Tuesday, October 9, 2007

France: mobilisation contre les tests ADN pour candidats à l'immigration

Amer Ouali

Agence France-Presse

Paris

Nicolas Sarkozy (Photo AFP)

Nicolas Sarkozy
Photo AFP

Mobilisant responsables religieux, intellectuels et politiques de droite comme de gauche, la protestation grandit en France pour empêcher un recours à des tests génétiques dans le cadre d'une nouvelle loi visant à limiter l'immigration voulue par le président Nicolas Sarkozy.

La bataille devait se poursuivre mercredi au Sénat sur le projet de loi sur l'immigration, déjà votée en première lecture à l'Assemblée, où le parti de droite UMP est majoritaire, malgré des réticences au sein même de la majorité sur l'amendement concernant les tests génétiques.

Le Chef de l'État s'est dit déjà «pas choqué» par cette mesure, qui prévoit le recours, à titre expérimental jusqu'en 2010 aux tests génétiques comme preuve de filiation en cas de regroupement familial.

Mais la surprise est venu du Sénat, où la commission des lois a rejeté l'amendement controversé la semaine dernière. Depuis, le gouvernement tente de trouver une porte de sortie pour faire voter son texte.

Car cette disposition sur les tests génétiques a suscité une levée de boucliers, ses opposants estimant notamment qu'elle allait à l'encontre des traditions de la France.

Le président de la Commission de l'Union africaine (UA) Alpha Oumar Konaré, a jugé les tests génétiques «inacceptables au niveau éthique, moral et culturel».

Le quotidien de gauche Libération titrait mercredi sur le «le font du refus» et a lancé une pétition réclament le retrait du dispositif signée par des hommes politiques, intellectuels, syndicalistes et artistes.

Données
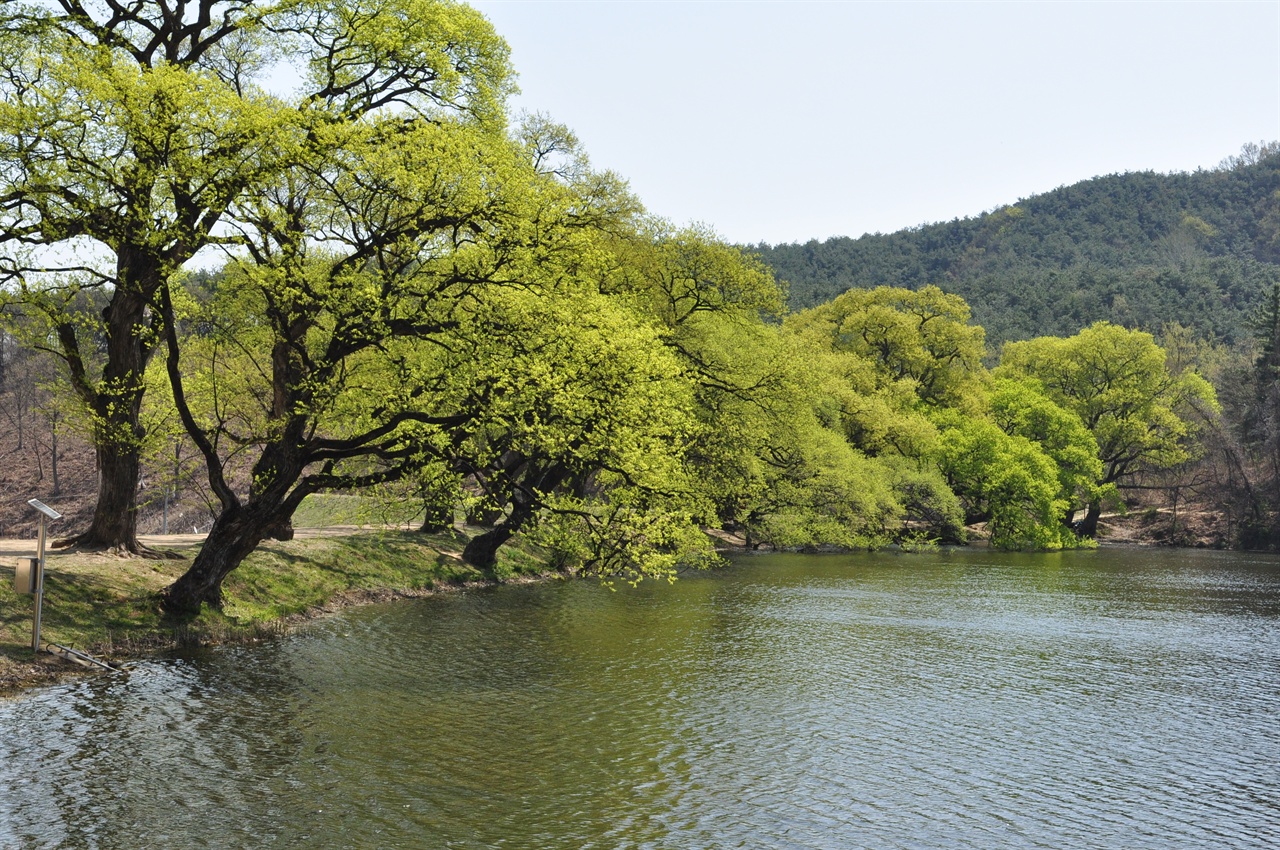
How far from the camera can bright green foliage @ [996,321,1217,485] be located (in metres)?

Exercices
1/ Recopiez sans rien changer le passage de l'article sur les tests ADN qui commence aux mots « Le président de » et s'arrête après les mots « syndicalistes et artistes. ».
2/ Dites si chaque affirmation correspond à l'article sur les tests ADN, en répondant oui ou non et en citant les mots du texte qui le prouvent : (a) l'Assemblée a déjà voté le projet de loi en première lecture ; (b) la commission des lois du Sénat a accepté l'amendement sur les tests génétiques ; (c) les tests sont prévus à titre expérimental jusqu'en 2012.
Ce matériel provient d'une autre source que l'article.

Corrigés
1/
Le président de la Commission de l'Union africaine (UA) Alpha Oumar Konaré, a jugé les tests génétiques «inacceptables au niveau éthique, moral et culturel».

Le quotidien de gauche Libération titrait mercredi sur le «le font du refus» et a lancé une pétition réclament le retrait du dispositif signée par des hommes politiques, intellectuels, syndicalistes et artistes.

2/
(a) Oui : « déjà votée en première lecture à l'Assemblée ».
(b) Non : « la commission des lois a rejeté l'amendement controversé la semaine dernière ».
(c) Non : « à titre expérimental jusqu'en 2010 ».